Task directions -
The lines you need are those holding the word "United"; pull them from the material.

Extracted records -
----------
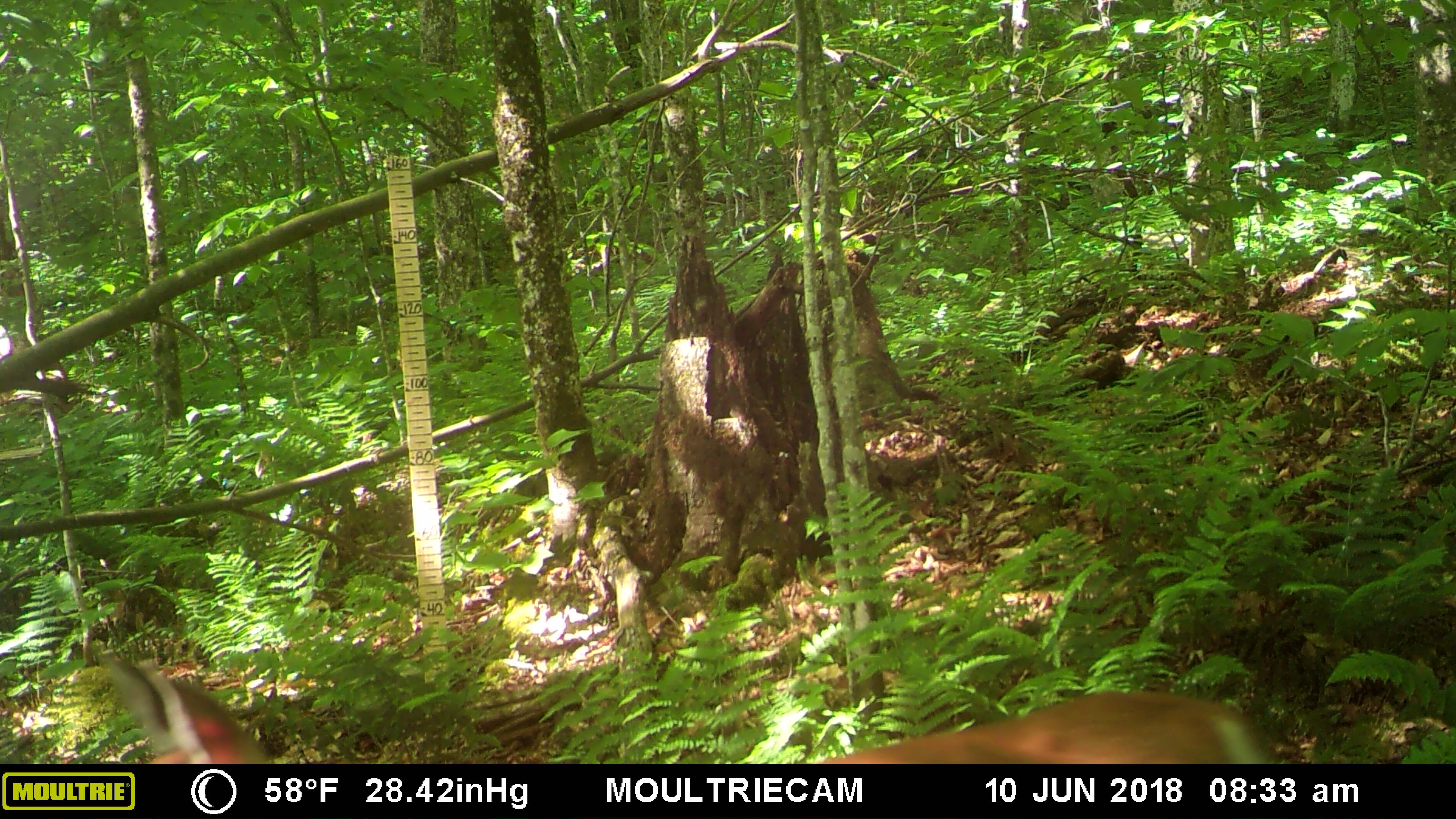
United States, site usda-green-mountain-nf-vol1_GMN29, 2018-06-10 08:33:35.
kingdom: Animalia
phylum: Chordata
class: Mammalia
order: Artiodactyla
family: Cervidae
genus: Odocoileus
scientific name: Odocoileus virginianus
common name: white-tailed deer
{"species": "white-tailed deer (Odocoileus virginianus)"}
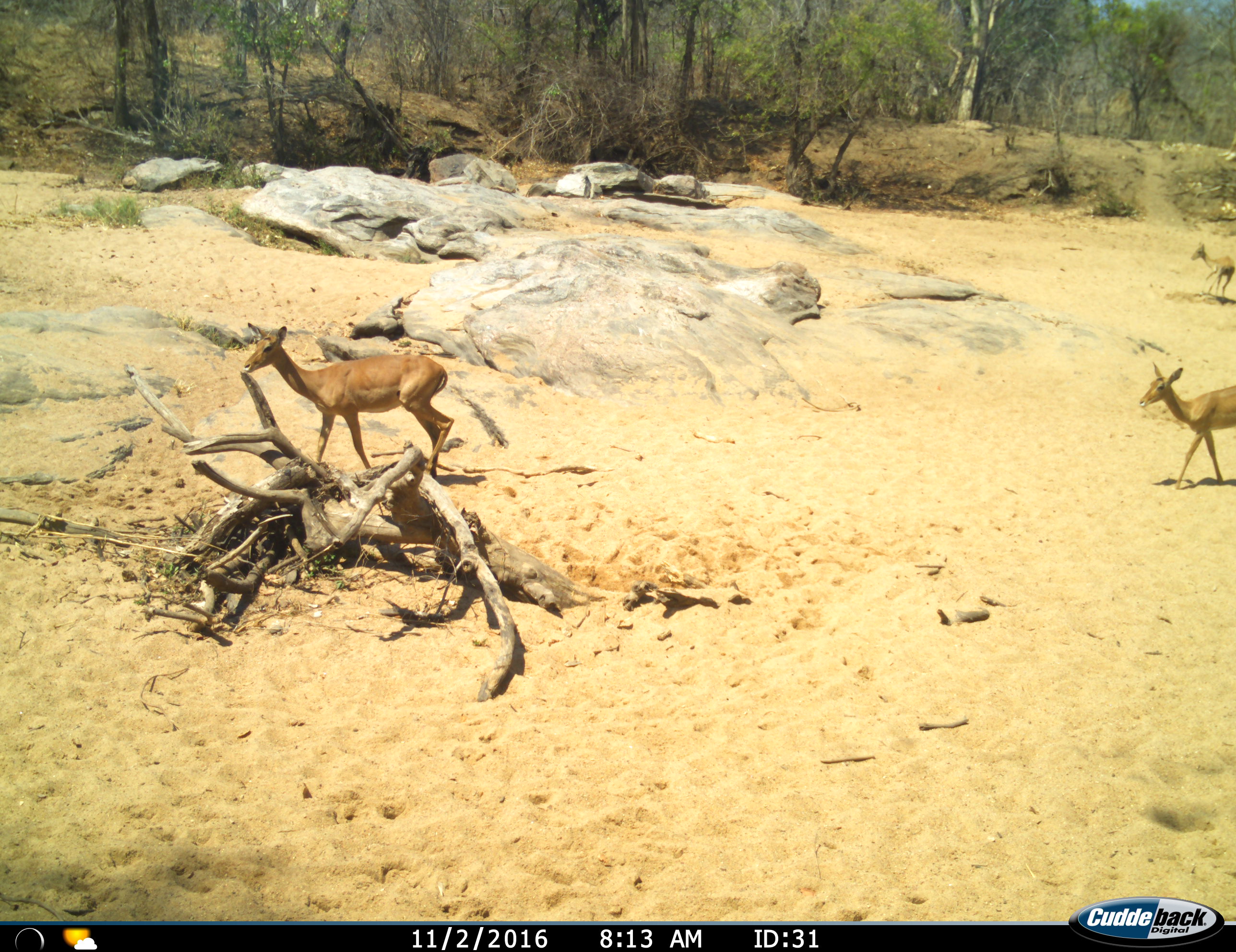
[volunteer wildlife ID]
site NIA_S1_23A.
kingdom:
----------
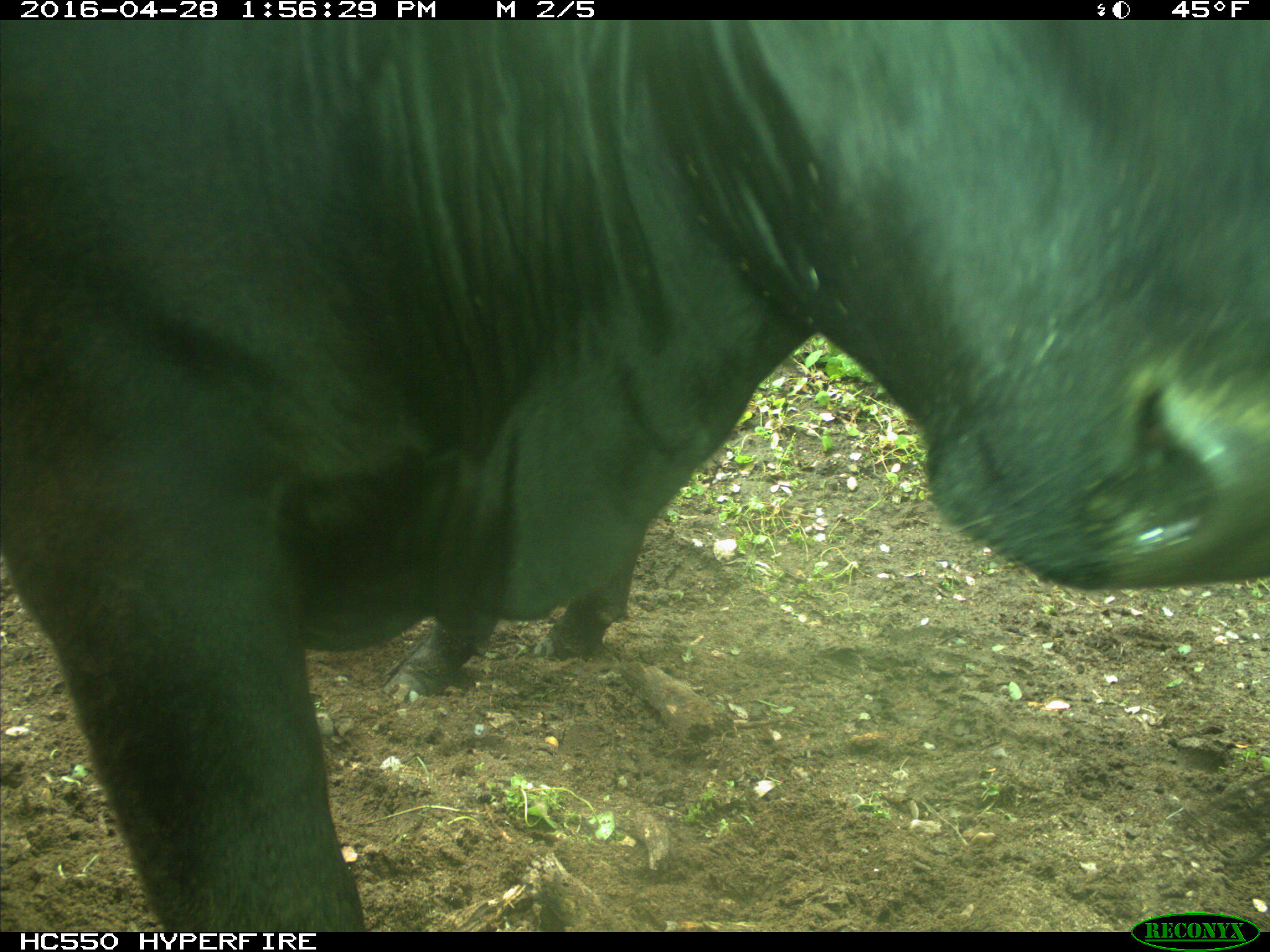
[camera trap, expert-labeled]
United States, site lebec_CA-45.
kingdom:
----------
Final answer -
United States, site usda-green-mountain-nf-vol1_GMN29, 2018-06-10 08:33:35.
United States, site lebec_CA-45.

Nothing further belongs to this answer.